Die Frage der Provenienz
Eine Präsentation in den Sammlungsräumen des Museums Rietberg befasste sich 2018 und 2019 mit Provenienzfragen, also mit der Herkunft der Objekte, Besitzerinnen und Besitzern und Erwerbskontexten. Seit 2008 wird am Museum Rietberg zu den Provenienzen geforscht, und nach zehn Jahren galt es, diese vergangene Tätigkeit Revue passieren zu lassen und einen Blick auf aktuelle Projekte zu werfen. Gleichzeitig beging das Museum das 20-jährige Jubiläum der 1998 verabschiedeten Washingtoner Prinzipien in Bezug auf NS-Raubgut – der regelrechte Auftakt für eine neue, auf Unrechtskontexte spezialisierte Provenienzforschung. Die Vermittlung von Erkenntnissen aus dieser Forschung wird damit Teil des Ausstellungsprogramms, das jenseits von kunsthistorischen Fragestellungen den Brüchen, Widersprüchen und Spannungsfeldern in den Sammlungsgeschichten nachgeht und diese angesichts der gesellschaftlichen Relevanz der interessierten Öffentlichkeit vermittelt.
Esther Tisa Francini
17.03.2023
«Die Frage der Provenienz» führte die Besucherinnen anhand von zehn Stationen durch die vielfältigen Sammlungen des Museums und beantwortete verschiedene Fragen: Was sind sensible Objekte? Was ist Raubkunst? Welche Objekte können als durch den Nationalsozialismus verfolgungsbedingt entzogene Kulturgüter bewertet werden? Welche Erkenntnisse bieten frühe Ausstellungskataloge? Welche Geschichten erzählen die Schweizer Sammlerinnen und Sammler im Ausland? Wie verhalten sich archäologische Forschung, Kunsthandel und Museen zueinander?
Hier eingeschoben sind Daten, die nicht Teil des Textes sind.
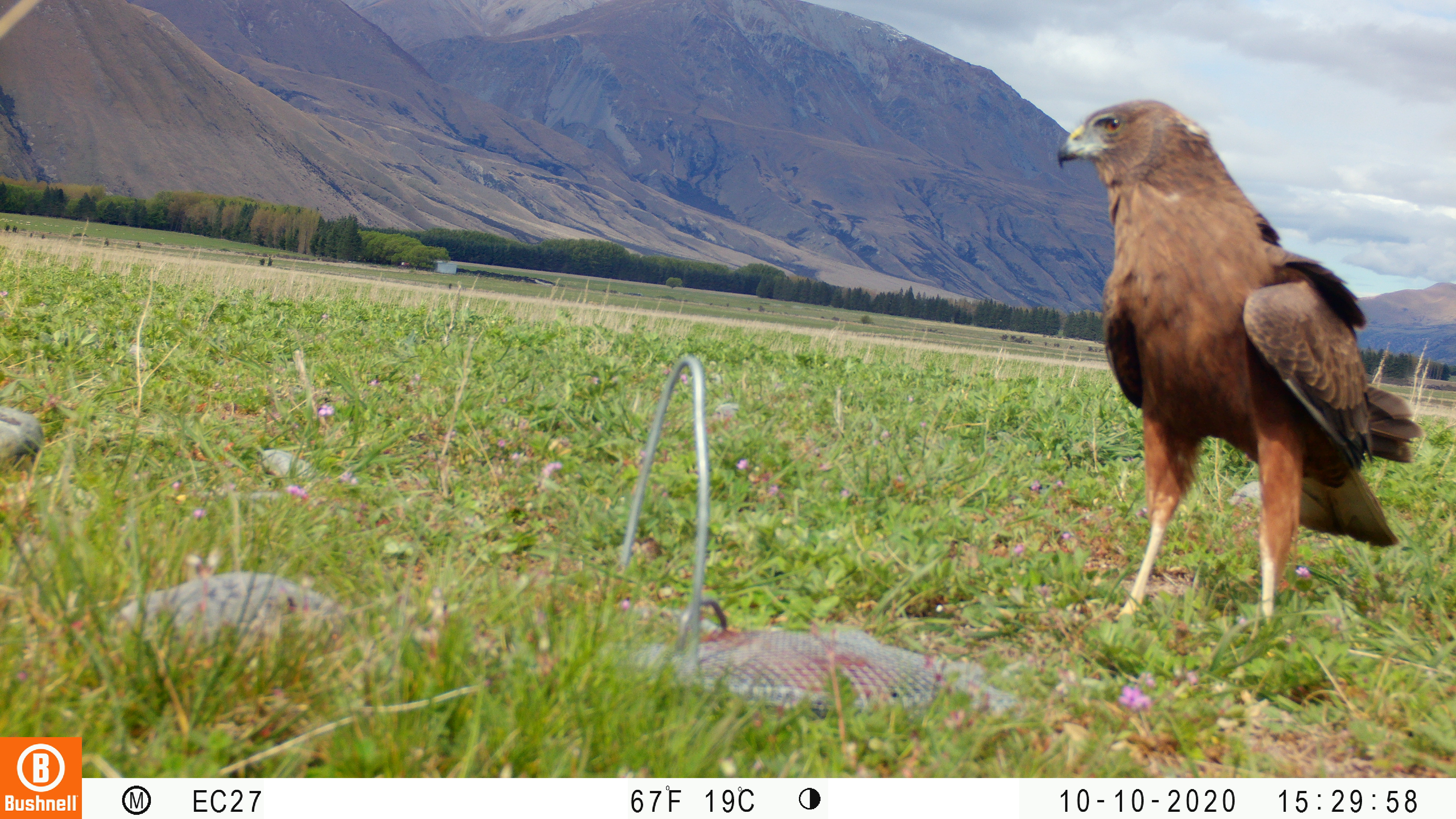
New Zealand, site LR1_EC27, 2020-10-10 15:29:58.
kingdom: Animalia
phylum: Chordata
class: Aves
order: Accipitriformes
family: Accipitridae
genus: Circus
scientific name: Circus approximans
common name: swamp harrier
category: harrier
Die Sammlungsintervention umfasste einen Rundgang durch die gesamte Präsentation der Sammlungen im Haus. Eine klare Wegführung und ein gut sichtbares Wiedererkennungsmerkmal waren notwendig. Als Schlüsselbild diente die Rückseite einer Gürtelmaske aus dem Königtum Benin, das als rundes Signal durch die Ausstellung führte und gleichzeitig die Plünderung des Königspalastes Benin 1897 durch die britische Kolonialmacht als die gewaltvollste Erwerbsform in den Blick nahm.
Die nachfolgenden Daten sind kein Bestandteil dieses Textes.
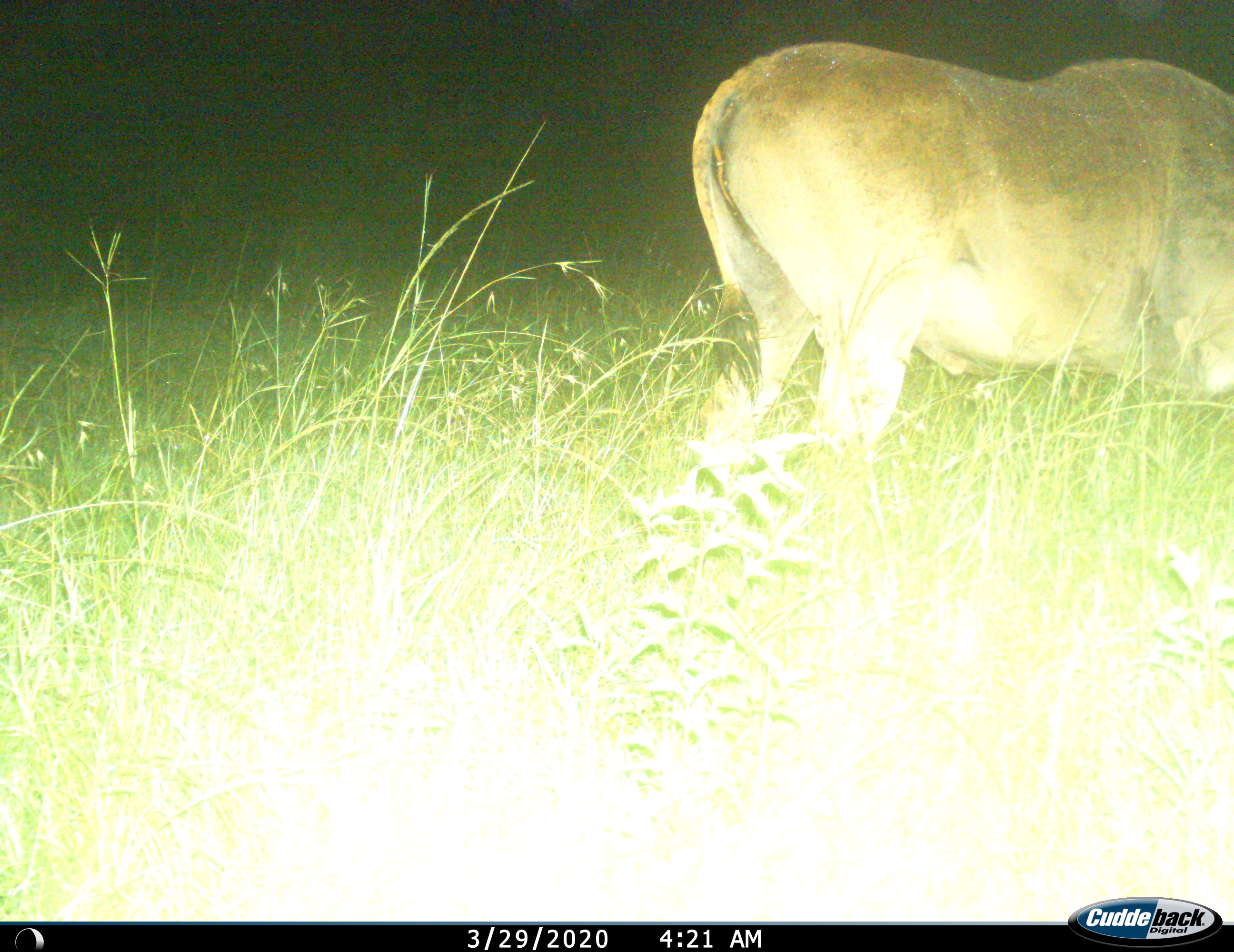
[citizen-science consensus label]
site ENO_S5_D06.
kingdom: Animalia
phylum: Chordata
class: Mammalia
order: Artiodactyla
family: Bovidae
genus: Tragelaphus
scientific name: Tragelaphus oryx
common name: eland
Eland (Tragelaphus oryx), count 1. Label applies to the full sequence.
Mit dieser Sammlungsintervention wurde das Kuratieren von Provenienzen als Narrativ für Ausstellungen am Museum Rietberg weiter erprobt. Die Beschäftigung mit einer kritischen Sammlungsgeschichte, die auch politische, sozial- und wirtschaftshistorische Kontexte der Translokation von Objekten thematisiert, ist heute für Museen ein wichtiger Schritt in die Zukunft: Die Auseinandersetzung mit der Geschichte trägt dazu bei, gegenwärtige globale Fragen von Eigentum und Restitution zu verstehen. Historische Gerechtigkeit kann durch das Erzählen von Objektgeschichten, durch die Vermittlung diverser Erinnerungskulturen und transparentes Vermitteln gefördert werden. Hierzu leistete diese Sammlungsintervention einen Beitrag.
Die neunte Station mit dem Titel «Ethnologen als Sammler» befasste sich mit dem damals gestarteten Forschungsprojekt «Objekt – Text – Bild. Verflochtene Wissensproduktion in Hans Himmelhebers Archiv zwischen Kunst Afrikas, Ethnologie und globalem Markt». Dabei wurde die Aufmerksamkeit auf die verschiedenen Tätigkeiten Himmelhebers gelegt, da er sowohl Wissenschaftler und Kunstethnologe als auch Händler und Sammler war.
In einer Vitrine präsentierte Archivalien zur fünften Forschungsreise von 1949/50 von Hans und seiner Frau Ulrike Himmelheber gaben Auskunft über Auftraggeber, Ausfuhrbewilligungen und erworbene Objekte. Die Vitrine wurde mit drei grossen Dan-Löffeln bestückt, zwei Webrollenhaltern und mehreren Bronzeobjekten zum Wahrsagen. Himmelhebers Fokus lag nicht nur auf «typischen» Kunstwerken wie Masken, die den im globalen Norden definierten Kanon der Kunst Afrikas repräsentieren. Als Kunstethnologe, Händler und Sammler interessierte er sich auch für andere Objekttypen wie Alltags- und Ritualgegenstände unterschiedlichster Materialien, sowohl als Untersuchungsgegenstand als auch als Verkaufsware.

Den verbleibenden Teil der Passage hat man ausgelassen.